Quoted passage:

┄┄┄┄┄┄

Also, following Jaehn and Pesch (2013), we report times for solving ILP problem 2 using CPLEX Optimization Studio 20.1. We use the version of problem 2 without redundant constraints as proposed by Koshimura et al. (2022). We tried incorporating custom propagation techniques into CPLEX but could not achieve performance gains compared to default settings. Finally, we note that there exists a benchmark for evaluating heuristic approaches adopted, for example, by Hu et al. (2021) and Lu et al. (2021), but it consists of instances too large to be solved exactly, and therefore we did not use it.

We tested our approach on both real-world and artificial networks. The real-world networks were collected from previous studies found in the literature, and artificial networks are random graphs generated according to specified rules. Jaehn and Pesch (2013) considered two sets of real-world networks. The first set studied by Grötschel and Wakabayashi (1989) was obtained by reducing an object clustering problem to CPP. Some of the networks were published in the article’s appendix, but some were only referenced, so we could not find Companies network. For the network UNO, we got the same results as Grötschel and Wakabayashi (1989), and they are slightly different from the results of Jaehn and Pesch (2013), probably because of the typo in the data. Jaehn and Pesch (2013) mentioned this issue. We present results for these networks in Table 1. In all the tables that follow: in column Nodes, we show the number of nodes considered by the branch-and-bound technique; t indicates execution time in seconds; n is the network’s size; $\overline{Q}$ is a trivial upper bound estimate (3); $Q_{min}$ represents the initial value obtained by a heuristic (Combo in our case); $Q_{max}$ is the upper bound obtained on the first step by using penalizing chains in our algorithm and using triangles in the method of Jaehn and Pesch (2013); $Q_{opt}$ is the optimal solution; asterisk ($^*$) indicates the results of the algorithm proposed here; $t^{CPLEX}$ is execution time for CPLEX; results of Jaehn and Pesch (2013) ($\overline{Q}$, $Q_{min}$, $Q_{max}$, Nodes, t) are taken from their article; better values are shown in bold.

┄┄┄┄┄┄

Image annotation data
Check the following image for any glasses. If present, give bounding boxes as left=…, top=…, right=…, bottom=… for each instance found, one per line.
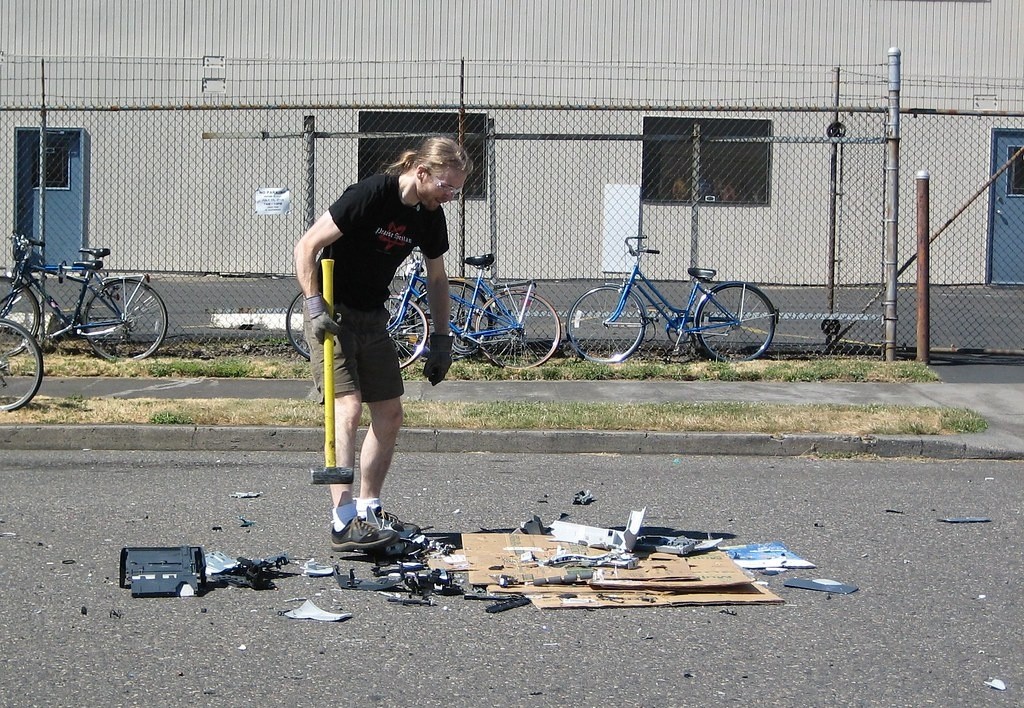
left=428, top=171, right=461, bottom=197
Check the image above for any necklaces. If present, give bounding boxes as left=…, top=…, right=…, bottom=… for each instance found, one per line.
left=402, top=197, right=423, bottom=211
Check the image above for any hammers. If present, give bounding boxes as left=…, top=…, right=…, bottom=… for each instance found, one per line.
left=309, top=258, right=355, bottom=486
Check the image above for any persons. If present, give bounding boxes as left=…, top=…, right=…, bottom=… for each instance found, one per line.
left=294, top=136, right=473, bottom=552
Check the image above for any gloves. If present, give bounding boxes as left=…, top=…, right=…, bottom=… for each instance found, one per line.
left=423, top=332, right=455, bottom=387
left=307, top=292, right=341, bottom=346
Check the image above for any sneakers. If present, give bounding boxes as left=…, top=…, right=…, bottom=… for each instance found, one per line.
left=358, top=505, right=420, bottom=539
left=331, top=516, right=398, bottom=552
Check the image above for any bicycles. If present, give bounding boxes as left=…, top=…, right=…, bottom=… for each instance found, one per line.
left=562, top=234, right=779, bottom=364
left=285, top=245, right=562, bottom=371
left=0, top=225, right=169, bottom=415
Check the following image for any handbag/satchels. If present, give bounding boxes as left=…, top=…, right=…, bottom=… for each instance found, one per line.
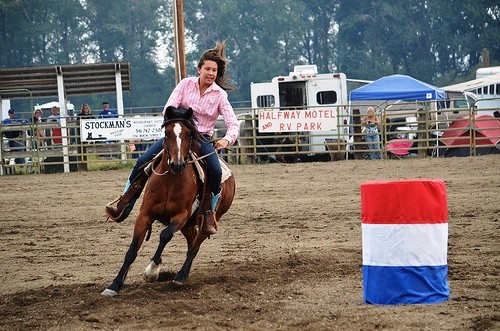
left=366, top=125, right=378, bottom=137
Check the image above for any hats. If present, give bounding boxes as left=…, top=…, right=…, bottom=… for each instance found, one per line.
left=8, top=108, right=15, bottom=115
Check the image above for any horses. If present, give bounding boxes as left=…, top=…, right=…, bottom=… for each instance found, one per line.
left=101, top=106, right=236, bottom=296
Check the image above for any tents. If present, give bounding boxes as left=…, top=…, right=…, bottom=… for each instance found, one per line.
left=433, top=113, right=500, bottom=158
left=344, top=74, right=445, bottom=159
left=34, top=101, right=74, bottom=110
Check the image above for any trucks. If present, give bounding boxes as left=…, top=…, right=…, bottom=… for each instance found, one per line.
left=250, top=65, right=354, bottom=158
left=35, top=100, right=78, bottom=146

┄┄┄┄┄┄

Complete the following:
a – Duplicate the passage on clustering benchmarks from "Also, following Jaehn" up to and including "not use it.".
b – Answer these questions using the passage on clustering benchmarks:
(i) Which version of CPLEX Optimization Studio was used to report solving times?
(ii) Which heuristic supplied the initial value $Q_{min}$?
(iii) Which network could the authors not find?
This data isn't needed for anything here.

Responses:
a –
Also, following Jaehn and Pesch (2013), we report times for solving ILP problem 2 using CPLEX Optimization Studio 20.1. We use the version of problem 2 without redundant constraints as proposed by Koshimura et al. (2022). We tried incorporating custom propagation techniques into CPLEX but could not achieve performance gains compared to default settings. Finally, we note that there exists a benchmark for evaluating heuristic approaches adopted, for example, by Hu et al. (2021) and Lu et al. (2021), but it consists of instances too large to be solved exactly, and therefore we did not use it.

b –
(i) Version 20.1
(ii) Combo
(iii) The Companies network